Bakeries selling leftovers from the Middle Ages


Generally praised as a culinary stronghold, it is amazing to note that the people of central Italy don’t know how to bake bread. In my opinion, bread from most parts of Tuscany and Umbria is compact, dry, bland and devoid of character, and therefore local housewives tend to camouflage the bread as crostini, bruschetta, panzanella or minestra and other courses that conceal the tastelessness.

In addition or perhaps as a consequence, bakeries in Tuscany and Umbria are hard to find, and when you finally spot a ‘panettiere’, they are either closed (due to the weather, the time of day, the time of week or the time of year) or out of bread. All you can hope to find when the shops reopen in the afternoon is a pound of baked flour so hard that it could be used in self defense as an instant knock out for approaching muggers. The taste is non-existent.

Of course the tasteless Umbrian and Tuscan bread has a perfectly sensible explanation.

In the early Middle Ages, the rulers of Pisa cut off salt supplies lines from the coast in retaliation of a fall out with their rival in Florence. This made salt so costly that common husbandry forced people in central Tuscany to prepare bread without the addition of salt, and the inhabitants of Umbria had a similar experience.

In 1540, the slightly corrupt Pope Paul III imposed an indirect tax on salt, which immediately changed the culinary habits. The Pope forced the citizens of Perugia to purchase salt from the pontificates, and this in reality doubled the price, and caused major headaches as salt was a most effective means for the preservation of food. In response the people of Perugia sought to limit consumption and stopped adding salt to bread, and some of them are still willing to swear that ‘filone’ tastes better that way.

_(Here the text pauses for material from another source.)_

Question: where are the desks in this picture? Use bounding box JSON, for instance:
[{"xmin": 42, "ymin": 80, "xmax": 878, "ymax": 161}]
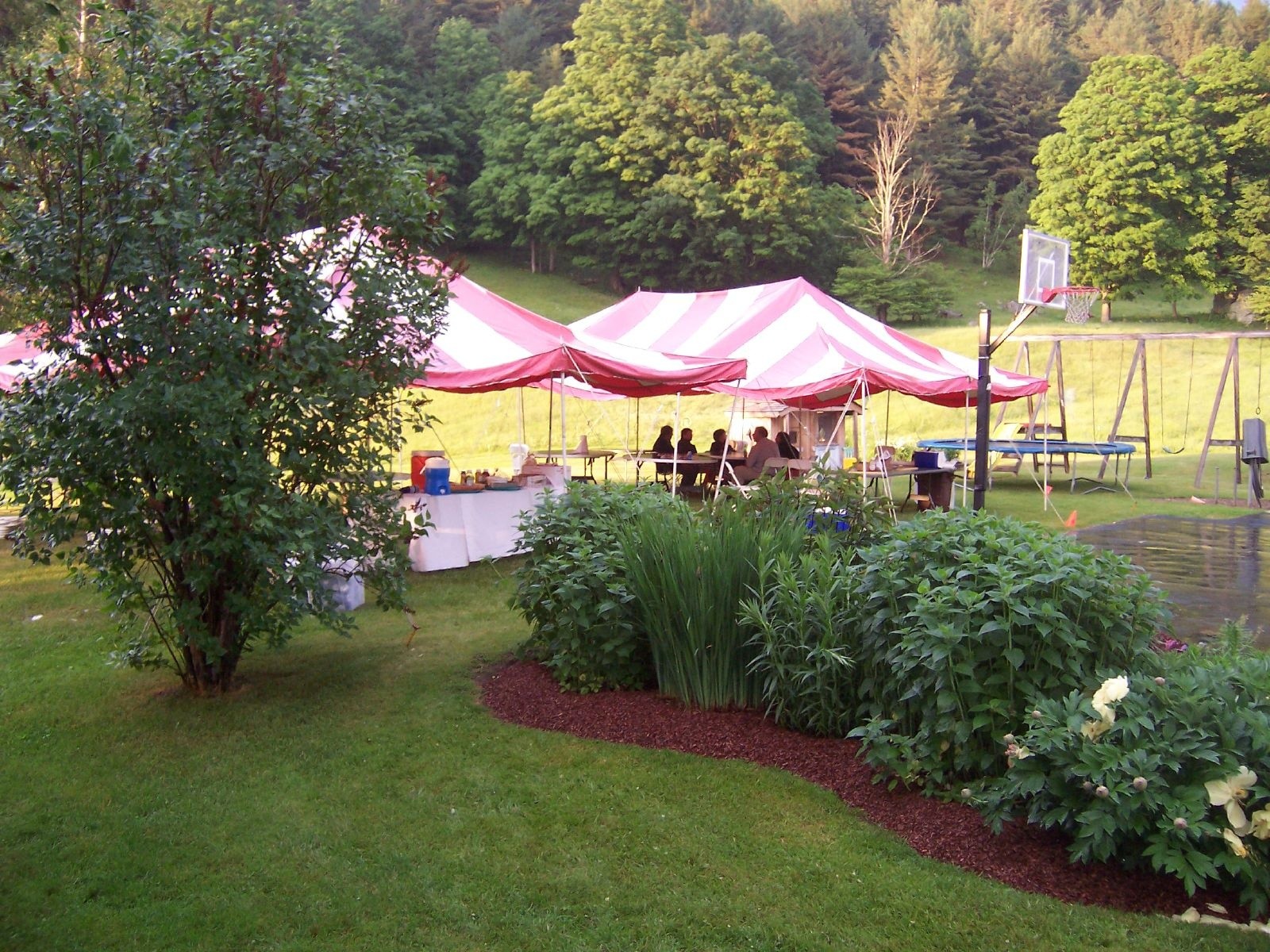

So even though salt tax has long been abolished and the salt supply lines to central Tuscany reestablished, the consequences live on. Instead of preparing bread with salt, people of central Italy prefer to bury their bread in heaps of tomatoes, onions, basil and olive oil. They drown it in a ribollita with cabbage, leeks, onions, potatos and beans. Or dissolve it in olive oil and balsamic vinegar before tossing in tomatoes, cucumbers and celery for a bread salad.

That way, stale Tuscan and Umbrian bread gives us a taste of history and becomes edible for outsiders without a share in the medieval salt wars.